Home Official News Releases Summer camp sparks love for nature, science in high schoolers

Summer camp sparks love for nature, science in high schoolers

News Photo
Kole Wilson collects wildflower blooms for identification.

A summer camp for central Iowa high schoolers interested in the environment is doing more than providing an opportunity to learn about prairie wildlife and plants.

The students are building confidence and developing their own vision for a career in science through the Drake and Metro Waste Authority Field Ecology Science and Stewardship Camp.

“The camp was designed to bring high school sophomores and juniors into the field to inspire and nurture a love for the environment,” said Keith Summerville, associate professor of environmental science.

“The students have a morning session that exposes them to ecological techniques to understand plants and animals. The afternoon is devoted to stewardship activity.”

Summerville and two Drake seniors — Jamie Lane of Hastings, Minn., and
Bret Lang from Kanawha, Iowa, — are leading the week-long camp at
Metro Waste Authority’s 73-acre environmental protection area near
Runnels, Iowa. The site offers an outdoor classroom where participants
have hands-on experiences.

News Photo
Keith Summerville, right, and Bret Lang, middle, talk to students about identifying different species.

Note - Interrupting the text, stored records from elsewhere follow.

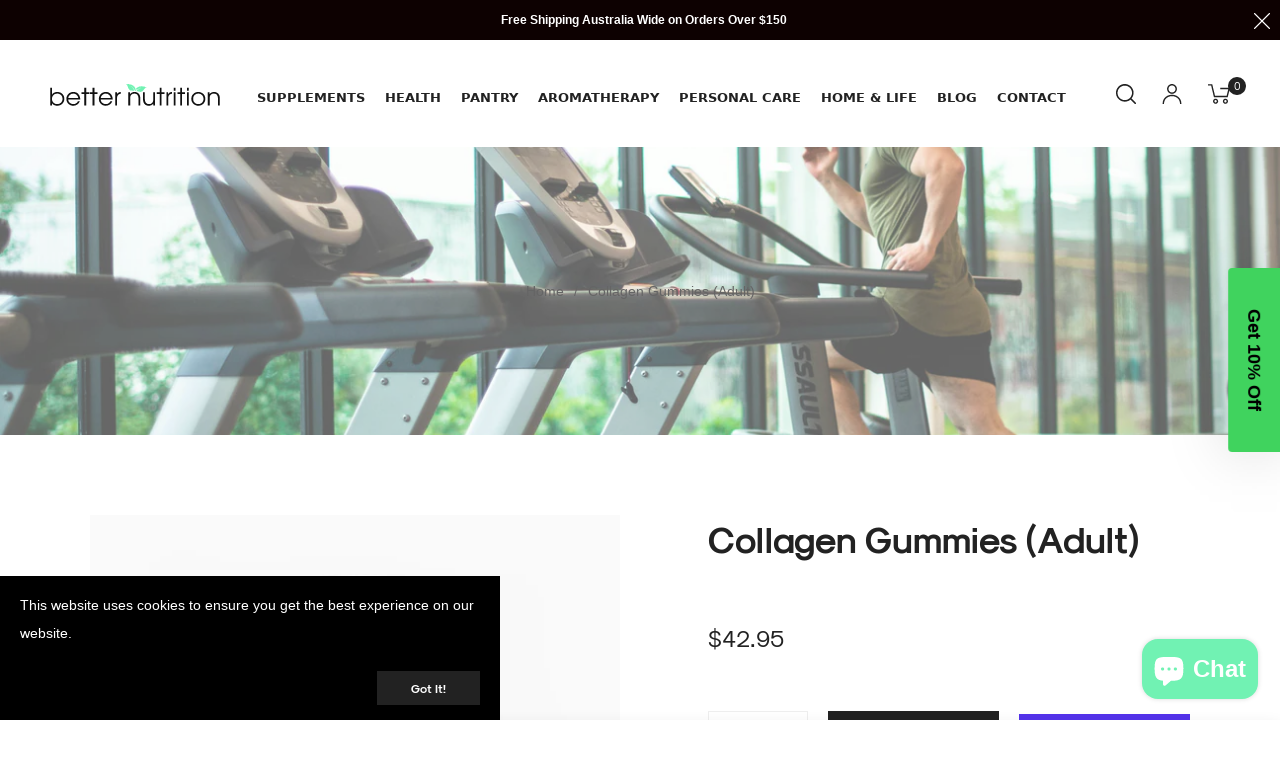

--- FILE ---
content_type: text/css
request_url: https://betternutrition.com.au/cdn/shop/t/2/assets/custom.css?v=12062188600345322181768992791
body_size: -596
content:
.hide-contact-address {
    display: none;
}

--- FILE ---
content_type: text/javascript; charset=utf-8
request_url: https://betternutrition.com.au/products/collagen-gummies-adult.js
body_size: 1476
content:
{"id":7857073324201,"title":"Collagen Gummies (Adult)","handle":"collagen-gummies-adult","description":"\u003cp\u003e\u003cspan style=\"color: #000000;\"\u003eCollagen Gummies are for those looking for healthy sweet snacks. These are the perfect replacement for traditional sugar gummies on the market since they provide your body with vital protein and collagen while also boosting your immune system with Vitamin C. \u003c\/span\u003e\u003c\/p\u003e\n\u003cp\u003e\u003cbr\u003e\u003c\/p\u003e\n\u003cp\u003e\u003cspan style=\"color: #000000;\"\u003eThis is a powerful combination because Vitamin C aids collagen absorption into the bones. This greatly improves bone and joint strength and stability.\u003c\/span\u003e\u003c\/p\u003e\n\u003cp\u003e\u003cbr\u003e\u003c\/p\u003e\n\u003cp\u003e\u003cstrong\u003eIngredients: \u003c\/strong\u003eSodium (as Sodium Citrate), Vitamin C (as Ascorbic Acid), Vitamin E (as DL-Alpha-Tocopheryl Acetate), D-Biotin, Zinc (from Zinc Citrate), Collagen Peptide, Sugar, Glucose Syrup, Dextrose, Glycine, Pectin, Coconut Oil, Citric Acid, Natural Orange Flavor, Sucrose fatty acid ester, Vegetable Oil (contains Carnauba Wax), Sodium Citrate, Purple Carrot Juice Concentrate.\u003c\/p\u003e\n\u003cp\u003e\u003cstrong\u003eContains:\u003c\/strong\u003e Fish (Tilapia \u0026amp; Cod Fish).\u003c\/p\u003e\n\u003cp\u003e\u003cstrong\u003eFlavor: \u003c\/strong\u003eOrange\u003c\/p\u003e\n\u003cp\u003e\u003cstrong\u003eManufacturer Country\u003c\/strong\u003e: USA\u003c\/p\u003e\n\u003cp\u003e\u003cstrong\u003eProduct Amount\u003c\/strong\u003e: 60 gummies\u003c\/p\u003e\n\u003cp\u003e\u003cstrong\u003eGross Weight: \u003c\/strong\u003e0.56lb (255g)\u003c\/p\u003e\n\u003cp\u003e\u003cstrong style=\"color: #000000;\"\u003eSuggested Use:\u003c\/strong\u003e\u003cspan style=\"color: #000000;\"\u003e As a dietary supplement, take two (2) pieces once a day.\u003c\/span\u003e\u003c\/p\u003e\n\u003cp\u003e\u003cstrong\u003eCaution: \u003c\/strong\u003eDo not exceed recommended dose. Pregnant or nursing mothers, children under the age of 18, and individuals with a known medical condition should consult a physician before using this or any dietary supplement.\u003c\/p\u003e\n\u003cp\u003e\u003cstrong\u003eWarning:\u003c\/strong\u003e Keep out of reach of children. Do not use if the safety seal is damaged or missing. Store in a cool, dry place.\u003c\/p\u003e\n\u003cp\u003e\u003cbr\u003e\u003c\/p\u003e\n\u003cp\u003eThe Food and Drug Administration has not evaluated these statements. This product is not intended to diagnose, treat, cure, or prevent any disease.\u003c\/p\u003e\n\u003cp\u003e\u003cimg src=\"https:\/\/supliful.s3.amazonaws.com\/categories\/images\/20221206094907-gluten-free-2x.png\" alt=\"Gluten-free\" style=\"height: 6rem; width: auto;\"\u003e \u003cimg src=\"https:\/\/supliful.s3.amazonaws.com\/categories\/images\/20221206100059-antibiotic-free-2x.png\" alt=\"Antibiotic-free\" style=\"height: 6rem; width: auto;\"\u003e \u003cimg src=\"https:\/\/supliful.s3.amazonaws.com\/categories\/images\/20221206100927-non-gmo-2x.png\" alt=\"Non-GMO\" style=\"height: 6rem; width: auto;\"\u003e\u003c\/p\u003e","published_at":"2023-12-04T17:10:43+11:00","created_at":"2023-12-04T17:10:43+11:00","vendor":"Better Nutrition Store","type":"Proteins \u0026 Blends","tags":[],"price":4295,"price_min":4295,"price_max":4295,"available":true,"price_varies":false,"compare_at_price":null,"compare_at_price_min":0,"compare_at_price_max":0,"compare_at_price_varies":false,"variants":[{"id":43446483779753,"title":"Default Title","option1":"Default Title","option2":null,"option3":null,"sku":"VOX4COLL","requires_shipping":true,"taxable":true,"featured_image":null,"available":true,"name":"Collagen Gummies (Adult)","public_title":null,"options":["Default Title"],"price":4295,"weight":113,"compare_at_price":null,"inventory_management":"shopify","barcode":null,"requires_selling_plan":false,"selling_plan_allocations":[]}],"images":["\/\/cdn.shopify.com\/s\/files\/1\/0630\/7397\/6489\/products\/1701670200755-generated-label-image-0_b3962245-1bbe-4aa9-922b-b9878bbfb661.jpg?v=1749602212","\/\/cdn.shopify.com\/s\/files\/1\/0630\/7397\/6489\/files\/Collagen2.png?v=1749602212","\/\/cdn.shopify.com\/s\/files\/1\/0630\/7397\/6489\/files\/Collagen4.png?v=1749602212","\/\/cdn.shopify.com\/s\/files\/1\/0630\/7397\/6489\/files\/Collagen3.png?v=1749602212","\/\/cdn.shopify.com\/s\/files\/1\/0630\/7397\/6489\/products\/20220908165707-vox4clgn-sf_6bd92827-85f5-46b0-aceb-c846aff083b3.png?v=1757485984"],"featured_image":"\/\/cdn.shopify.com\/s\/files\/1\/0630\/7397\/6489\/products\/1701670200755-generated-label-image-0_b3962245-1bbe-4aa9-922b-b9878bbfb661.jpg?v=1749602212","options":[{"name":"Title","position":1,"values":["Default Title"]}],"url":"\/products\/collagen-gummies-adult","media":[{"alt":null,"id":30984329199785,"position":1,"preview_image":{"aspect_ratio":1.0,"height":1800,"width":1800,"src":"https:\/\/cdn.shopify.com\/s\/files\/1\/0630\/7397\/6489\/products\/1701670200755-generated-label-image-0_b3962245-1bbe-4aa9-922b-b9878bbfb661.jpg?v=1749602212"},"aspect_ratio":1.0,"height":1800,"media_type":"image","src":"https:\/\/cdn.shopify.com\/s\/files\/1\/0630\/7397\/6489\/products\/1701670200755-generated-label-image-0_b3962245-1bbe-4aa9-922b-b9878bbfb661.jpg?v=1749602212","width":1800},{"alt":null,"id":31002637828265,"position":2,"preview_image":{"aspect_ratio":1.0,"height":1200,"width":1200,"src":"https:\/\/cdn.shopify.com\/s\/files\/1\/0630\/7397\/6489\/files\/Collagen2.png?v=1749602212"},"aspect_ratio":1.0,"height":1200,"media_type":"image","src":"https:\/\/cdn.shopify.com\/s\/files\/1\/0630\/7397\/6489\/files\/Collagen2.png?v=1749602212","width":1200},{"alt":null,"id":31002637861033,"position":3,"preview_image":{"aspect_ratio":1.0,"height":1200,"width":1200,"src":"https:\/\/cdn.shopify.com\/s\/files\/1\/0630\/7397\/6489\/files\/Collagen4.png?v=1749602212"},"aspect_ratio":1.0,"height":1200,"media_type":"image","src":"https:\/\/cdn.shopify.com\/s\/files\/1\/0630\/7397\/6489\/files\/Collagen4.png?v=1749602212","width":1200},{"alt":null,"id":31002637893801,"position":4,"preview_image":{"aspect_ratio":1.0,"height":1200,"width":1200,"src":"https:\/\/cdn.shopify.com\/s\/files\/1\/0630\/7397\/6489\/files\/Collagen3.png?v=1749602212"},"aspect_ratio":1.0,"height":1200,"media_type":"image","src":"https:\/\/cdn.shopify.com\/s\/files\/1\/0630\/7397\/6489\/files\/Collagen3.png?v=1749602212","width":1200},{"alt":null,"id":30984329363625,"position":5,"preview_image":{"aspect_ratio":1.0,"height":1873,"width":1873,"src":"https:\/\/cdn.shopify.com\/s\/files\/1\/0630\/7397\/6489\/products\/20220908165707-vox4clgn-sf_6bd92827-85f5-46b0-aceb-c846aff083b3.png?v=1757485984"},"aspect_ratio":1.0,"height":1873,"media_type":"image","src":"https:\/\/cdn.shopify.com\/s\/files\/1\/0630\/7397\/6489\/products\/20220908165707-vox4clgn-sf_6bd92827-85f5-46b0-aceb-c846aff083b3.png?v=1757485984","width":1873}],"requires_selling_plan":false,"selling_plan_groups":[]}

Students from Southeast Polk, Newton, Prairie City/Monroe and
Roosevelt high schools are learning about and documented wildlife, including
plants, butterflies, dragonflies, small mammals, birds and aquatic
life. They are also identifying trees, map streams and plant native oaks.

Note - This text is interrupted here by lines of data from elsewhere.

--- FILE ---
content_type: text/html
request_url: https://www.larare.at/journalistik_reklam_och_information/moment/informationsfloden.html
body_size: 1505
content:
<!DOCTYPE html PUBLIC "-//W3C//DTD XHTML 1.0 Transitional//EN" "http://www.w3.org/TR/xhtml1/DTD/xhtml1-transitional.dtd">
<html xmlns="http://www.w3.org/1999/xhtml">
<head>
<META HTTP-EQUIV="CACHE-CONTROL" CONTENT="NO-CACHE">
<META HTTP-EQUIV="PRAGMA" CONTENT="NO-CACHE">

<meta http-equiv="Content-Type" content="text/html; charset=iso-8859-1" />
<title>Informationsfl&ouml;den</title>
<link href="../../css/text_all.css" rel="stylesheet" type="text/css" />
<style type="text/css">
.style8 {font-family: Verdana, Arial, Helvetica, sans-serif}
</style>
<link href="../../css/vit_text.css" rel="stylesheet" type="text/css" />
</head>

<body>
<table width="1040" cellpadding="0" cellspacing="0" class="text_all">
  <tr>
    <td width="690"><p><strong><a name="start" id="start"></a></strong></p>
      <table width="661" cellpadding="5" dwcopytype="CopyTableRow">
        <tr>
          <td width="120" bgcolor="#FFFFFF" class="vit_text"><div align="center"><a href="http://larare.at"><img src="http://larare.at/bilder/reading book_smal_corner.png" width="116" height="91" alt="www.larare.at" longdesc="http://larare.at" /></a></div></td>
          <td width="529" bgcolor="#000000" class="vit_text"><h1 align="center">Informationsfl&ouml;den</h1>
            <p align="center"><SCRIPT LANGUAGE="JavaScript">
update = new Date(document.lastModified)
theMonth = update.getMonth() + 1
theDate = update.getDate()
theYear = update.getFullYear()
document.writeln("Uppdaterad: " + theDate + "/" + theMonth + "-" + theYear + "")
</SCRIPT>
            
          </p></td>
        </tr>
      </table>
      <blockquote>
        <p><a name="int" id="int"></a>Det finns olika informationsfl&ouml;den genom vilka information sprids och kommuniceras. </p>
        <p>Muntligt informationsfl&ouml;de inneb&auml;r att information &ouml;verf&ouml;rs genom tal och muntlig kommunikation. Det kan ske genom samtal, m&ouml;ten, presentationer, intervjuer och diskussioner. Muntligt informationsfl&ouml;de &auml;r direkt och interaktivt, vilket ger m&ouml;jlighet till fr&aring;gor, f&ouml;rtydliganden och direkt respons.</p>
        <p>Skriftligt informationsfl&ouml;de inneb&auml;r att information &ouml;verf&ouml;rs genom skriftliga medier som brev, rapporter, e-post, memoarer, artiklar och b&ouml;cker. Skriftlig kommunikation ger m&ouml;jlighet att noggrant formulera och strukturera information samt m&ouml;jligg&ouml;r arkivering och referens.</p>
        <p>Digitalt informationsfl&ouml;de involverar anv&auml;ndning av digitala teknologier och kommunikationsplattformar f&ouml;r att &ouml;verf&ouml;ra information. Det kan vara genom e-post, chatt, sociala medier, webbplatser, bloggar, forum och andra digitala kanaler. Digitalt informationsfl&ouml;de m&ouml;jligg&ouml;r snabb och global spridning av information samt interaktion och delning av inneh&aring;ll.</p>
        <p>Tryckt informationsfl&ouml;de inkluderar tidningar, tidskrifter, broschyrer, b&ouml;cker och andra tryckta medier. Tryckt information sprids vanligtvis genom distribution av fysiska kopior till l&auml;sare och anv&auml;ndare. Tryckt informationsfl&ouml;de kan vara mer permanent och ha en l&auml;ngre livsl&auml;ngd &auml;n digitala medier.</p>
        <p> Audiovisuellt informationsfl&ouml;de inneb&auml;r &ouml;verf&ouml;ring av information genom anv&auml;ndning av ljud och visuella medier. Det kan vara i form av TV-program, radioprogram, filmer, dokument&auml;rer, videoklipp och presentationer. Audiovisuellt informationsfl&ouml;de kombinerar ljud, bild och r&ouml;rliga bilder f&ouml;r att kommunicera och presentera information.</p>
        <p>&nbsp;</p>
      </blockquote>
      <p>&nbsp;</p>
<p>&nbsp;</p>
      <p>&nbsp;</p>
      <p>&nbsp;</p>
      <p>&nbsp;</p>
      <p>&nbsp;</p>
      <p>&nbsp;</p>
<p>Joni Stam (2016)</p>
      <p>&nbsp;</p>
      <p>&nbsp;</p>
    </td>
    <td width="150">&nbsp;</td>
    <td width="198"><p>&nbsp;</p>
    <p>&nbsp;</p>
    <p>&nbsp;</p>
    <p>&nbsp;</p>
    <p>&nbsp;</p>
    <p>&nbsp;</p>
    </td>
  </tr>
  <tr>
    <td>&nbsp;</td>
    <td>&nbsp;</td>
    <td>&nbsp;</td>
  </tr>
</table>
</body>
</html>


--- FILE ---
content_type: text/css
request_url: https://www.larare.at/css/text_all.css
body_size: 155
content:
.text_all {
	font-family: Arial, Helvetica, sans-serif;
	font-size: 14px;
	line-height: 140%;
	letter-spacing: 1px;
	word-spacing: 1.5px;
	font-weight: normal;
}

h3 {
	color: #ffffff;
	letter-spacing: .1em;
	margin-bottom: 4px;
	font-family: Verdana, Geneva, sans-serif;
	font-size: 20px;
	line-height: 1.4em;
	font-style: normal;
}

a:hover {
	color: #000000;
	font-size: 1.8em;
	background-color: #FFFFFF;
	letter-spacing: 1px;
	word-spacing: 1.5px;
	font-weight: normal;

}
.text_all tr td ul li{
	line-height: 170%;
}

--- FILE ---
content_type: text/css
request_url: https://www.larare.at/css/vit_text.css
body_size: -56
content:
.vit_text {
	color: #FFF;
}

Among the plant species students have collected during the camp are
butterfly milkweed, Compass plant and Culver’s root. In addition,
students are documenting butterflies and dragonflies.

Majority of the species found during the camp were identified last
summer when Lane and Lang — who were instrumental in creating the
camp’s lesson plans — conducted research on the Metro Waste property.

“When you know the land and area, it is easier to think of projects
and tasks that you can do out here,” said Lane, who is the teaching
assistant for the camp and plans to graduate in December.

“I learned a lot going through the lesson plans. This is definitely what I’d want to do if I was in high school.”

News Photo
Jamie Lane and Beth Schaefer look for butterflies and dragonflies.

“This is quite a project,” Lane said. “Our work last summer has
helped to set this camp up nicely. We have a good idea of where
different species are located.”

When asked about the experience, many of the high school students gave the camp a positive review.

“This camp is very interesting,” said Southeast Polk sophomore
Davis Horton. “I’m into hunting and fishing and am getting more
interested in biology.”

For many of the students, the camp intrigued them because of their love of being outdoors.

Newton junior Kole Wilson, who is particularly interested in small
mammals and game birds, said his biology teacher told him about the

“I love to hunt and fish and am interested in going into the Iowa Department of Natural Resources one day.”  

“Six out of the seven students have asked if we are going to have
this camp again,” Summerville said. “They said they want to do the camp
again and that they will tell their friends.

“The fact that these students are choosing to spend their summer
vacations learning instead of vacationing shows their willingness to
make some sacrifices for science and stewardship.”